Профессор Архипов, усталый, морщинистый старик с простым лицом дедушки-крестьянина, сидел в кабинете Нины Павловны за ее столом. На нем была темная, в клетку рубашка без галстука и толстый пиджак-букле. По левую руку от него сидела китаянка в белом халате, по правую – необычайно резко выделяющийся на фоне белого халата улыбающийся негр.
– Здравствуйте, поэт Эдуард Савенко! – крестьянин-профессор встал и протянул юноше руку. Недоумевая, больной Савенко руку взял. – Это мои аспиранты, – представил китаянку и негра профессор. И китаянка, и негр пожали руку больного.
– Садитесь, устраивайтесь поудобнее!
Юноша сел и забросил ногу за ногу. Ему было неудобно перед китаянкой и негром за нелепость своего больнично-банного одеяния. Хотя медбратья заставили его одеть на это свидание новый халат, новые кальсоны и новые тапки. Показушники!
Профессор Архипов, мягко улыбаясь всеми своими морщинами, смотрел на больного.
– Я прочел твою историю болезни, поэт, – сказал он, вдруг переходя на «ты».
– И что? Что вы решили? – больной агрессивно поглядел на профессора.
– Ты авантюрист, – сказал профессор спокойно. – Но авантюризм не болезнь, и посему ты не по праву занимаешь место в стенах этого почтенного заведения. – Негр и китаянка улыбнулись, как будто они понимали по-русски. – Сегодня тебя выпишут.
Больной обалдело глядел на профессора. Он ожидал, что его выпишут, но не так… Старичок весело и устало смотрел на больного.
– Но ведь я же… я же пытался покончить с собой…
– Глупости. Я не верю в то, что ты серьезно собирался умереть. Ну-ка, покажи руку?

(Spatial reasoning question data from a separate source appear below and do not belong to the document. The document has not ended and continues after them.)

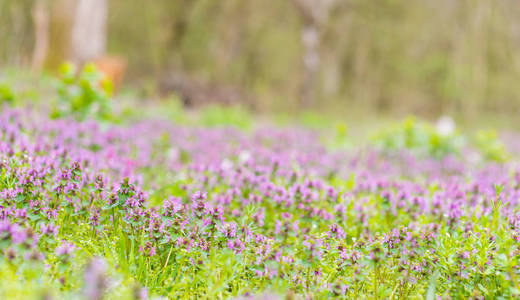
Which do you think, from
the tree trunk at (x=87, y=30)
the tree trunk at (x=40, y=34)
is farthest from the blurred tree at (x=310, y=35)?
the tree trunk at (x=40, y=34)

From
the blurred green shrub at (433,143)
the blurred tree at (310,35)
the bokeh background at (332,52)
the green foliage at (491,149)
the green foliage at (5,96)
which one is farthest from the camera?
the bokeh background at (332,52)

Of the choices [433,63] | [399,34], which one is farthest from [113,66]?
[433,63]

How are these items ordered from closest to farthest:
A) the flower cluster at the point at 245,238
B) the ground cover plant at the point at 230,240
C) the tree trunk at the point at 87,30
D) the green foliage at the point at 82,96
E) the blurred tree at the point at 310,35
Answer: the ground cover plant at the point at 230,240, the flower cluster at the point at 245,238, the green foliage at the point at 82,96, the tree trunk at the point at 87,30, the blurred tree at the point at 310,35

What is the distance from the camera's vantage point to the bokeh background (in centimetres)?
1602

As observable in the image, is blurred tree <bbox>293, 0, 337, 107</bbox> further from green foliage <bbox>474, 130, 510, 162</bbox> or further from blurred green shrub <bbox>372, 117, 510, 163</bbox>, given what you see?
green foliage <bbox>474, 130, 510, 162</bbox>

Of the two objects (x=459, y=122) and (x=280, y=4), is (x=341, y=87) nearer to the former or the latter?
(x=280, y=4)

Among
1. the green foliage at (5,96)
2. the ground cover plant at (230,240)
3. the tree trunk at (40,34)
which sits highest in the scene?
the tree trunk at (40,34)

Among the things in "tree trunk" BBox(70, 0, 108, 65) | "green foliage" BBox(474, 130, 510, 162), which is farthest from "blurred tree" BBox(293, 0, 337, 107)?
"green foliage" BBox(474, 130, 510, 162)

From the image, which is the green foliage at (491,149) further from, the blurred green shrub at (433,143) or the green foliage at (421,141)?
the green foliage at (421,141)

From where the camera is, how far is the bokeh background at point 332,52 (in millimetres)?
16016

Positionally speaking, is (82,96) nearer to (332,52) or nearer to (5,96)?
(5,96)

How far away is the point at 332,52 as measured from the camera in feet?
82.1

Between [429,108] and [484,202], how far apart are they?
24611 mm

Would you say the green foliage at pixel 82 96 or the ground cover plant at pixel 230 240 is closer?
the ground cover plant at pixel 230 240
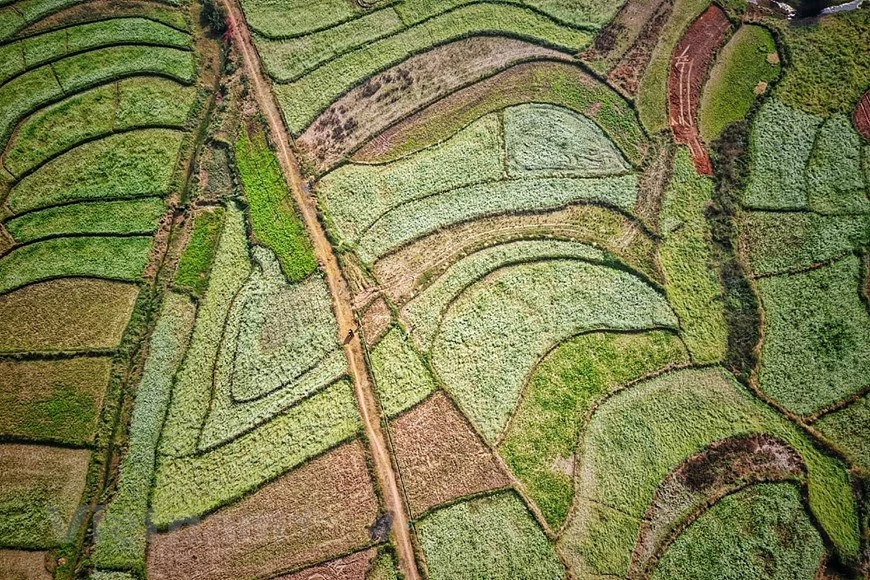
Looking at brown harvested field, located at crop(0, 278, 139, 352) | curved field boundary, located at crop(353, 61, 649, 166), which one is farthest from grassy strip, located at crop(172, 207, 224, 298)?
curved field boundary, located at crop(353, 61, 649, 166)

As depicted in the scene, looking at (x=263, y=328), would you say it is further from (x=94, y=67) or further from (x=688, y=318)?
(x=688, y=318)

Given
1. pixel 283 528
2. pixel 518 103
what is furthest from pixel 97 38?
pixel 283 528

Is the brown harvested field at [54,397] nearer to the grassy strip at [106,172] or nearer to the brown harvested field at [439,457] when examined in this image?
the grassy strip at [106,172]

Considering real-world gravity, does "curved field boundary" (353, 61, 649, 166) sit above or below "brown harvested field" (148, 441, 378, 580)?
above

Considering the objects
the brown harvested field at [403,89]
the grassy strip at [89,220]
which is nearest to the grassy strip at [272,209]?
the brown harvested field at [403,89]

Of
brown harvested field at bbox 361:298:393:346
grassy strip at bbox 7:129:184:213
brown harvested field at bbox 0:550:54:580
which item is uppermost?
grassy strip at bbox 7:129:184:213

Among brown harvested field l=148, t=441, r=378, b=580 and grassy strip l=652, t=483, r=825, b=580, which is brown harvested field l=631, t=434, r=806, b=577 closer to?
grassy strip l=652, t=483, r=825, b=580
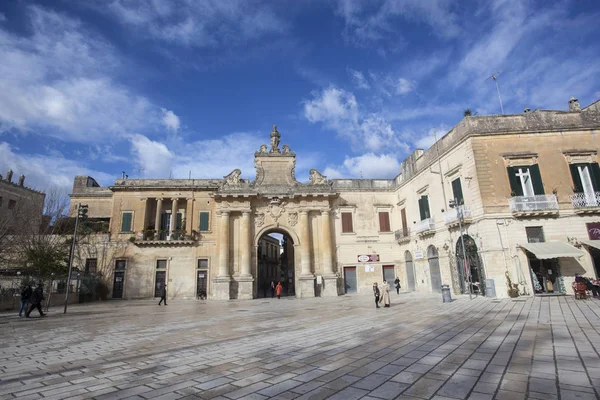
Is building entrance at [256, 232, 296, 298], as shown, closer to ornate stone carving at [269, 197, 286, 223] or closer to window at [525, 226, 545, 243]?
ornate stone carving at [269, 197, 286, 223]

Больной отвернул широкий рукав халата и показал профессору шрамы. Профессор помял руку и жестом пригласил китаянку и негра взглянуть. Что-то сообщил им на английском языке. Китаянка и негр согласно кивнули и опять заулыбались.
– Желающий покончить с собой не заботится об аккуратности разрезов, дружок, – сказал профессор. – Смотри, ты даже не перерезал вену полностью, а только взрезал ее. Ты явно боялся переборщить, боялся задеть сухожилие. Ты хотел жить и умирать не собирался. Возможно, что ты не отдаешь себе отчета в этом, но поверь мне, это так. И со стула ты упал намеренно, чтобы мать проснулась и могла тебя «спасти». Ты хотел внимания от мира, поэт. Очевидно, мир не уделял тебе достаточно внимания… – Больной молчал, слушая странного профессора.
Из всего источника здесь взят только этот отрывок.